Sin embargo, hombres y mujeres siguen pasando de un lado a otro y van a seguir haciéndolo así levanten un muro o hagan una cadena humana con guardias y militares. No entienden las autoridades de ambos países que la frontera es un cuerpo vivo cuya respiración es el tránsito de ideas, mercancías y personas, y que como todo ser vivo al que intentan quitarle el aire buscará la forma de no morir asfixiado. Es en esta respiración artificial que reside el verdadero problema de la frontera, pues este “servicio” es ofrecido por grupos armados y estructuras ilegales que controlan, con más rigor, el paso entre ambos países.
En la región todos saben que existen las trochas y que el paso por estas es controlado por grupos armados que tienen tarifas que se ajustan según la persona o la mercancía que se desea pasar. Por tanto, cada día que el cierre se mantiene, los grupos que controlan las trochas se fortalecen. Esto les permite aumentar su capacidad en hombres y armas, así como diversificar su oferta criminal, ya no solo en las trochas, sino al interior de los municipios que bordean la frontera.
Esta dinámica contrasta con la tímida reacción de los parlamentarios del departamento y la apatía del Gobierno nacional, pues, salvo algunos pronunciamientos sujetos a una coyuntura específica, no hay una propuesta seria sobre la apertura. De nada sirve que haya motivos económicos como los que enumeran los comerciantes, no importan los argumentos de seguridad y mucho menos interesa el drama humanitario de quienes a diario se exponen al paso por las trochas. Más que visitas de ministros, la frontera necesita ser vista desde sí misma y desde sus necesidades. Un primer paso es dejar de verla como un discurso y, sobre todo, dejar de pensar que todo lo que circula por ella es ilegal.
El Estatuto Temporal de Protección a Migrantes Venezolanos es una buena señal, pero no resuelve la situación que actualmente afecta a Norte de Santander, Arauca y La Guajira por el cierre “formal” de los pasos fronterizos. Al contrario, solo aumenta la incertidumbre de los habitantes y fortalece a los grupos que controlan las trochas que crecen como arterias entre ambos países.

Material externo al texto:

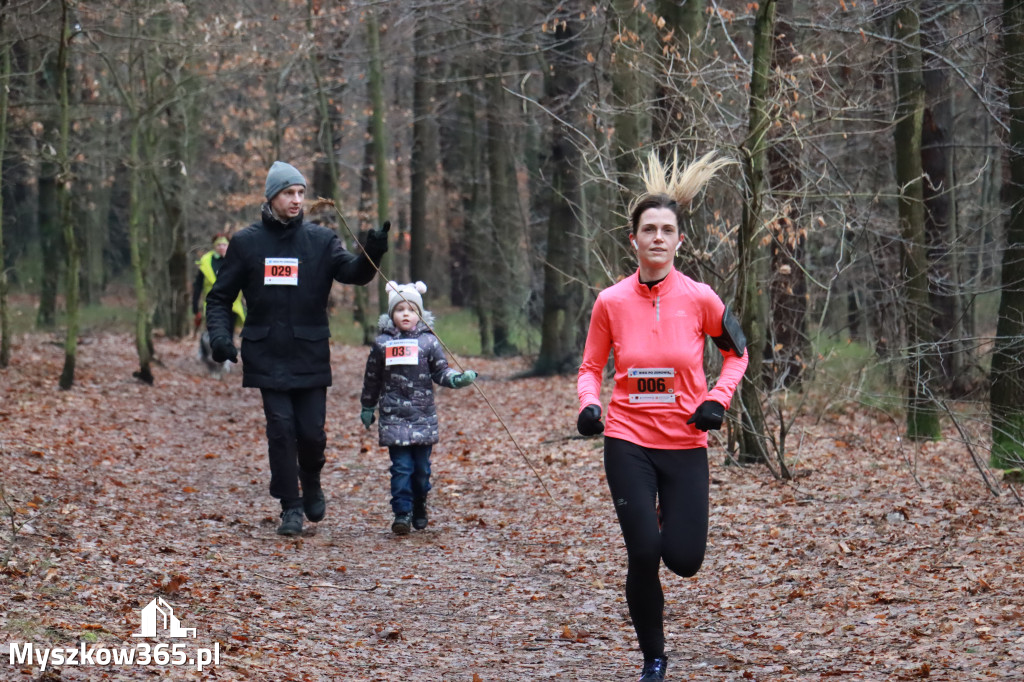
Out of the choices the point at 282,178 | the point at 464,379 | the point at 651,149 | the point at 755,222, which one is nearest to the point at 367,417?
the point at 464,379

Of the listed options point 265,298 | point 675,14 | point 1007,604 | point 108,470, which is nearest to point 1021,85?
point 675,14

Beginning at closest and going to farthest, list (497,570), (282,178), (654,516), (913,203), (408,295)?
(654,516), (497,570), (282,178), (408,295), (913,203)

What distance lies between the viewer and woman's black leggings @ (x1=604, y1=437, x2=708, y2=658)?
512 cm

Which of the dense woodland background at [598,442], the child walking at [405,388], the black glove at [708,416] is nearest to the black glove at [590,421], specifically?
the black glove at [708,416]

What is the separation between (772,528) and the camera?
8.60 m

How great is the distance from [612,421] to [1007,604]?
8.39 feet

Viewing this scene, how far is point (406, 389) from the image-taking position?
29.3 feet

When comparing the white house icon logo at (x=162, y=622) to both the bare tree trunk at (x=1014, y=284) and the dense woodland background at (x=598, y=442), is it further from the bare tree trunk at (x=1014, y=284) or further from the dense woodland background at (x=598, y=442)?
the bare tree trunk at (x=1014, y=284)

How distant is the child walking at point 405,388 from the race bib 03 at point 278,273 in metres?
0.84

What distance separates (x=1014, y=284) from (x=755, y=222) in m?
2.30

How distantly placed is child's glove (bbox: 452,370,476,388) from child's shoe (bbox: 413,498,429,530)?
49.1 inches

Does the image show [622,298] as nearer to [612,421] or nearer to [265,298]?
[612,421]

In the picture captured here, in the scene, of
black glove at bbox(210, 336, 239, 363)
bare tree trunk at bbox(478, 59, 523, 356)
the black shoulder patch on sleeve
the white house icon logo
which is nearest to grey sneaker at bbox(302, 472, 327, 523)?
black glove at bbox(210, 336, 239, 363)

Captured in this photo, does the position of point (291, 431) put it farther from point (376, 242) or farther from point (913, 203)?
point (913, 203)
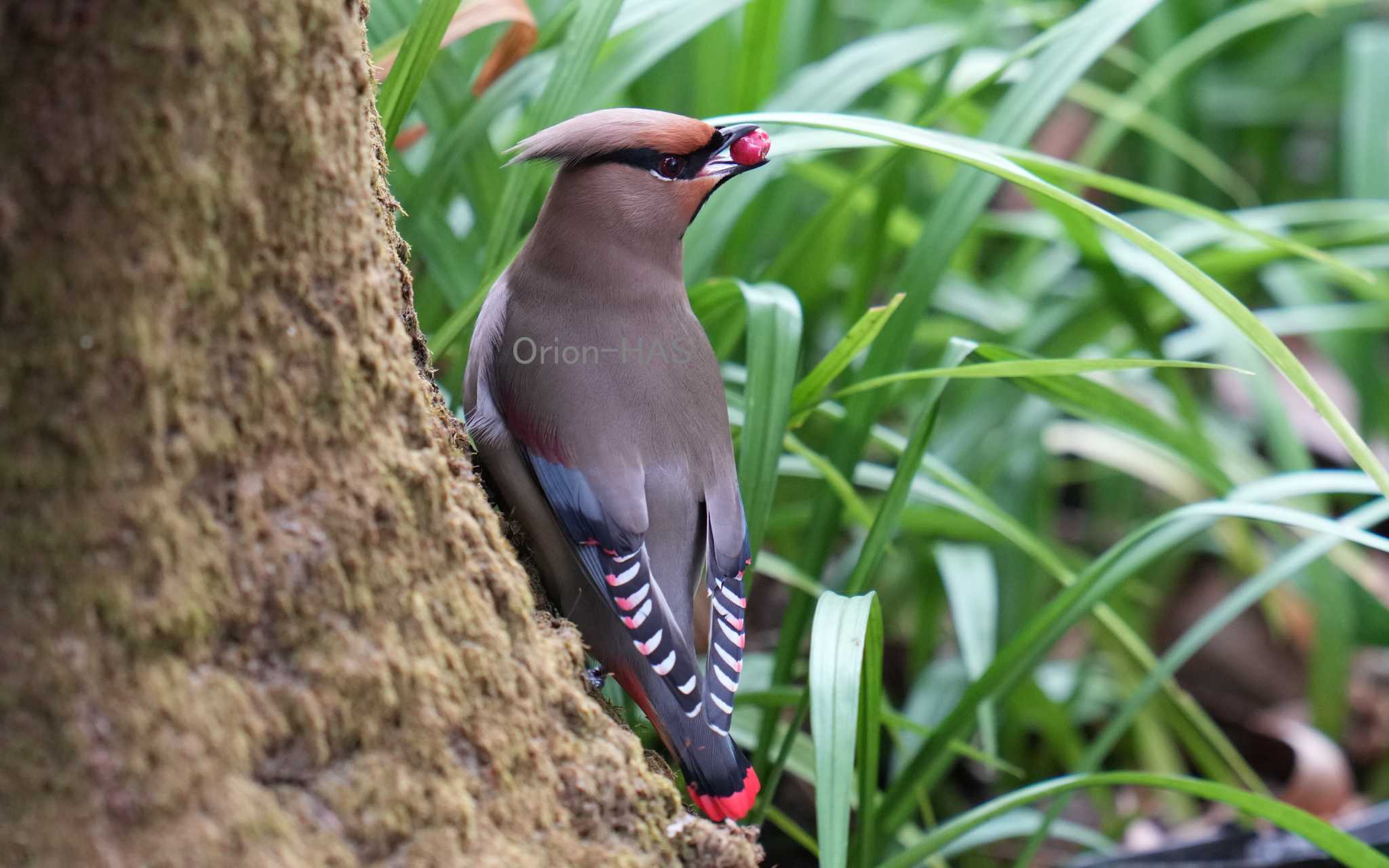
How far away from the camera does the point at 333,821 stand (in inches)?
44.7

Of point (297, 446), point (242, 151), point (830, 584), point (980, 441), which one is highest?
point (242, 151)

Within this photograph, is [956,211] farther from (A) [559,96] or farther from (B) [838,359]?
(A) [559,96]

La gente seguirá pasando y con cada aguacero nuevos grupos de personas aparecerán en los puentes a la espera de que les permitan regresar a sus casas. Mientras tanto, las autoridades seguirán creyendo que en los días de lluvia también caen personas, ignorando que el agua es una cortina traslucida que muestra la realidad que tirita bajo los puentes en la frontera.